Member of the State Duma
- In office 1999–2003
- Parliamentary group: Unity

Chairman of the Great Khural of Tuva
- In office 6 January 1994 – 24 June 1998
- Succeeded by: Sholban Kara-ool

Chairman of the Supreme Soviet of Tuva
- In office 2 October 1991 – 6 January 1994
- Preceded by: Chimit-Dorzhu Ondar

Personal details
- Born: 2 January 1950 (age 76) Pestunovka, Ulug-Khemsky District, Tuvan AO, RSFSR, Soviet Union
- Party: Khostug Tyva
- Education: National University of Mongolia

= Kaadyr-ool Bicheldey =

Russian politician

Kaadyr-ool Alexeyevich Bicheldey (Note: Каадыр-оол Алексеевич Бичелдей, Каадыр-оол Алексей оглу Бичелдей) (born 2 January 1950) is a Russian philologist and politician of Tuvan descent.
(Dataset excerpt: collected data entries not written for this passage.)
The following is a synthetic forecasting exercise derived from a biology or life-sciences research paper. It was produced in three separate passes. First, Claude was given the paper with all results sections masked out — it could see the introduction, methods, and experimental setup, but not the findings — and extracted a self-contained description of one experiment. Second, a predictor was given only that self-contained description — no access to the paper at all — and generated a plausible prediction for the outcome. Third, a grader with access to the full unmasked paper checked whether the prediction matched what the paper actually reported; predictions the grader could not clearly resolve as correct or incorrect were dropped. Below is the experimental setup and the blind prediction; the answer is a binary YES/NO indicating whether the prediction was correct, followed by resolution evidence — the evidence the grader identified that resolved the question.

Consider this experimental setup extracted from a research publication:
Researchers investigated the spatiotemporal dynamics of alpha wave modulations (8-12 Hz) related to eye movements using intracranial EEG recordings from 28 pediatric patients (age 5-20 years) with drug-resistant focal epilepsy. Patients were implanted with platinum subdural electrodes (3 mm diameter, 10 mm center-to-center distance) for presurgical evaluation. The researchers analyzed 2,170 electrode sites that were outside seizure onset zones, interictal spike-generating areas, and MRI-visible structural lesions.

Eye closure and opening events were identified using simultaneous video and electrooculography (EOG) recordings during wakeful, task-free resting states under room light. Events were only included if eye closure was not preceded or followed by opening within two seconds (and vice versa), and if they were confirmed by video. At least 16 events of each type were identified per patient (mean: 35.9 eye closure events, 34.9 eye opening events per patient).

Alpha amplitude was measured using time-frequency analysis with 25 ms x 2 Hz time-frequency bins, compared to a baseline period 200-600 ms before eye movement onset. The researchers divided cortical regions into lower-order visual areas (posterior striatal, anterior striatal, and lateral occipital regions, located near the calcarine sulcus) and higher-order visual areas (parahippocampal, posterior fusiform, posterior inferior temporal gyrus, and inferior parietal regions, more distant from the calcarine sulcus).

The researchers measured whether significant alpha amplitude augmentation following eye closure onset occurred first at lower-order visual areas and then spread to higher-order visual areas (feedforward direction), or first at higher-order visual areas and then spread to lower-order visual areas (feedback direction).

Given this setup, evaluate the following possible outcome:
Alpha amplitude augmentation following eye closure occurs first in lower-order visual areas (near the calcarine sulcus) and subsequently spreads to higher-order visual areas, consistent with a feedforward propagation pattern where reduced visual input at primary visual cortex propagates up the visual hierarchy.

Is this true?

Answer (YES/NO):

Nowadays he is the director of the Tuvan National Museum "Aldan-Maadyr".

From 2000 to 2003, Bicheldey was a member of the third-convocation State Duma of the Russia. There, he was notable as a notable proponent of the Law on languages of peoples of the Russian Federation. Afterwards, from 2004 to 2008, he was the Speaker of the Great Khural of Tuva.